* **Activity**: Below are records to print word for word; include none of their pictures.

::: Data to process :::

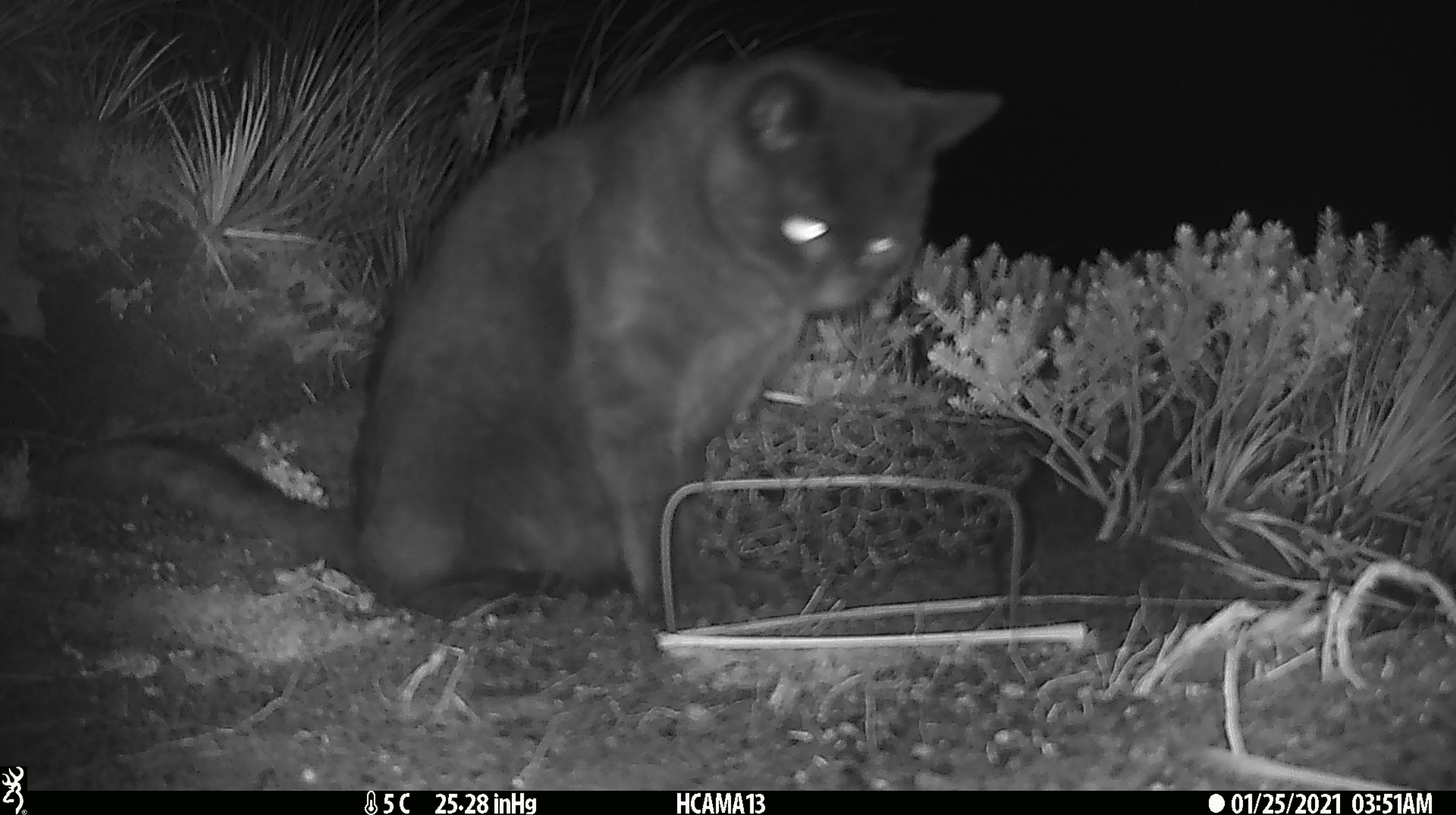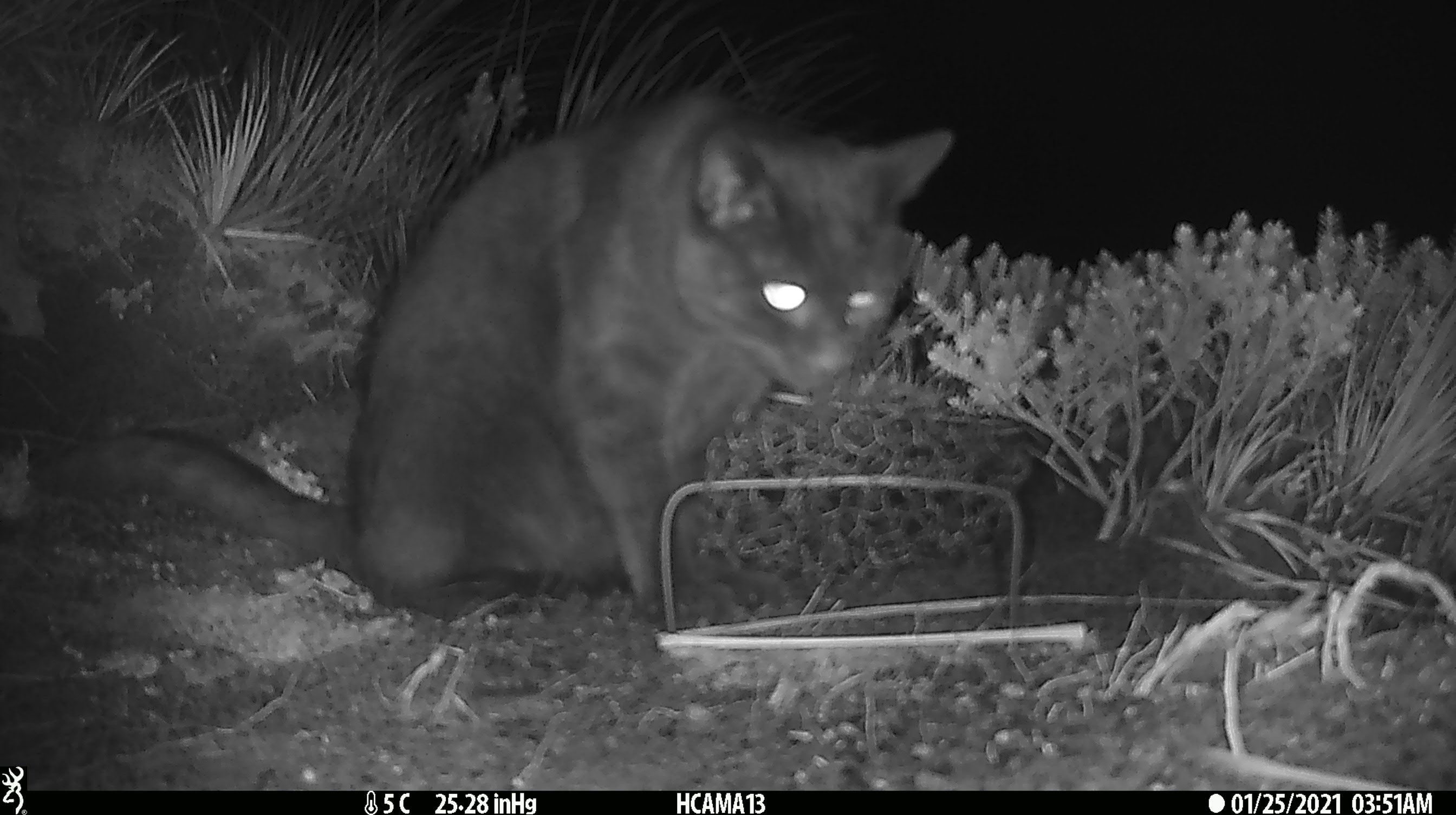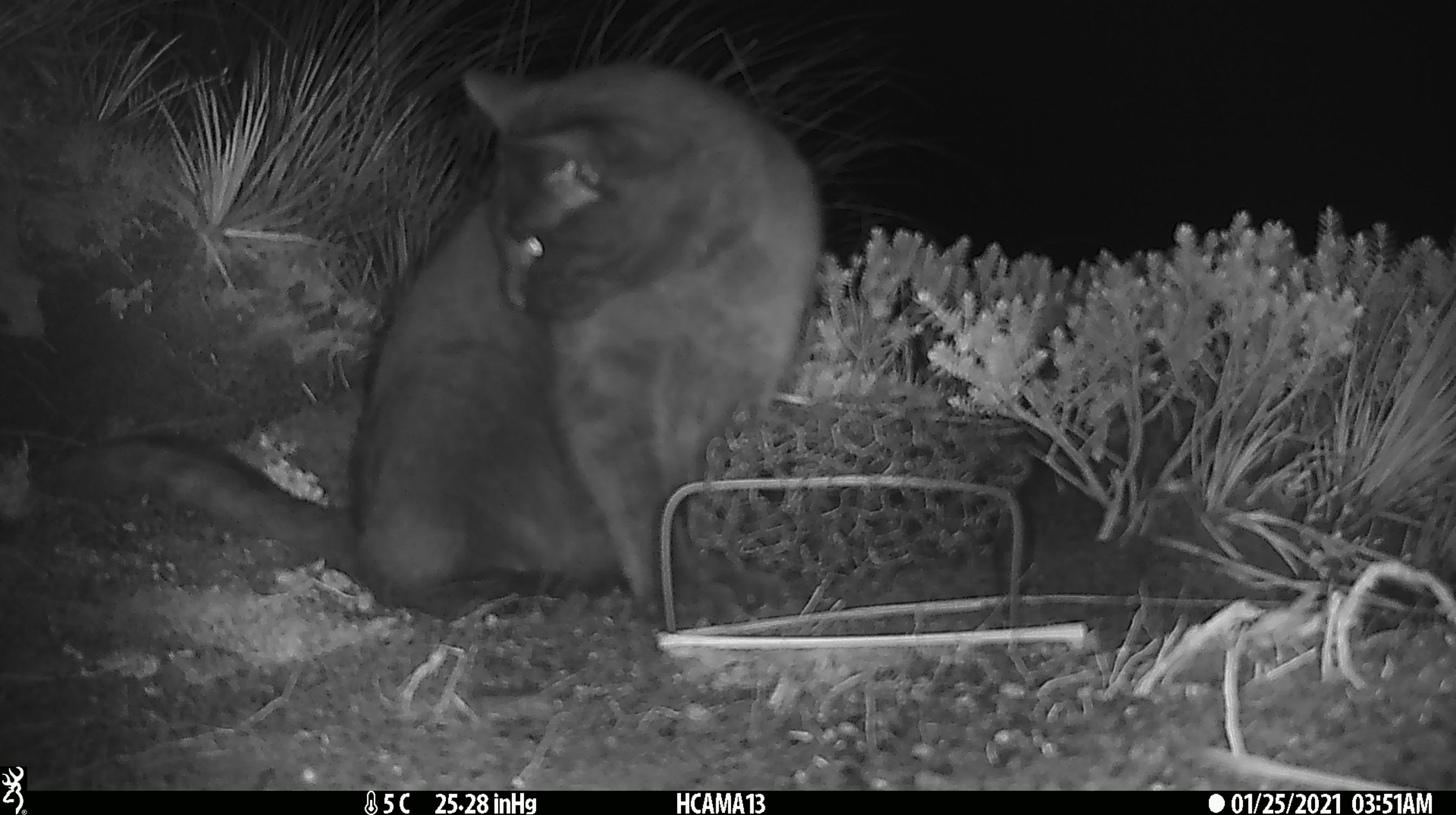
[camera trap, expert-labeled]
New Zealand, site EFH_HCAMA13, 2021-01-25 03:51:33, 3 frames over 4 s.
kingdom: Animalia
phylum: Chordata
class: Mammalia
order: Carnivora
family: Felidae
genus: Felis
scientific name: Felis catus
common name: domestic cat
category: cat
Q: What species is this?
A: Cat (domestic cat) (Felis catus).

:::

* **Output**:
[camera trap, expert-labeled]
New Zealand, site EFH_HCAMA13, 2021-01-25 03:51:33, 3 frames over 4 s.
kingdom: Animalia
phylum: Chordata
class: Mammalia
order: Carnivora
family: Felidae
genus: Felis
scientific name: Felis catus
common name: domestic cat
category: cat
Q: What species is this?
A: Cat (domestic cat) (Felis catus).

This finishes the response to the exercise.